From one healthy hedonist, to another,
End of Summer Cobb Salad with Creamy Carrot-Kimchi Dressing
For the dressing:
- 2 large carrots peeled and roughly chopped
- 1- inch ginger root peeled
- 1 large garlic clove
- 2 tablespoons finely chopped kimchi
- 2 tablespoons rice vinegar
- 1 teaspoon honey preferably raw
- 1 tablespoon mayonnaise or vegenaise
- 1/2 teaspoon sea salt plus more for seasoning
- 1/4 cup grapeseed safflower or other neutral oil, plus more for greasing
For the salad:
- 2 ears sweet corn shucked
- 3 heads of romaine or hearts of romaine, thinly sliced
- 1 medium zucchini finely diced
- 1 bunch radishes about 6, thinly sliced
- 1 pint cherry tomatoes halved
- 2 avocados thinly sliced
- 4 hard boiled eggs quartered
Make the dressing: combine the carrots, ginger, garlic, kimchi, vinegar, honey, mayonaise or vegenaise, and sea salt in a food processor or blender and puree until smooth.

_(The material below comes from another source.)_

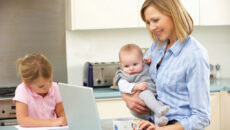 Mom with kids using computer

Add the oil and whiz a few more times to incorporate. If the dressing is too thick, add water, 1 tablespoon at a time, until the mixture is the consistency of ranch dressing (I used about 1/4 cup total). Set aside or store until ready to eat (the dressing can be made up to 4 days in advance).
Char the corn: heat a gas grill or cast iron skillet until quite toasty. Brush the corn light with olive oil and add it to the grill or pan. Char on all sides until the kernels are blackened in places and the kernels are a vibrant yellow, about 5 minutes total.
Assemble the salad: on a large platter, scatter the romaine. Drizzle lightly with dressing, then arrange the zucchini, radishes, and tomatoes on top. Season the veggies lightly with salt. Finally, nestle the avocado slices and hardboiled egg quarters in the salad. Serve immediately with the remaining dressing on the side.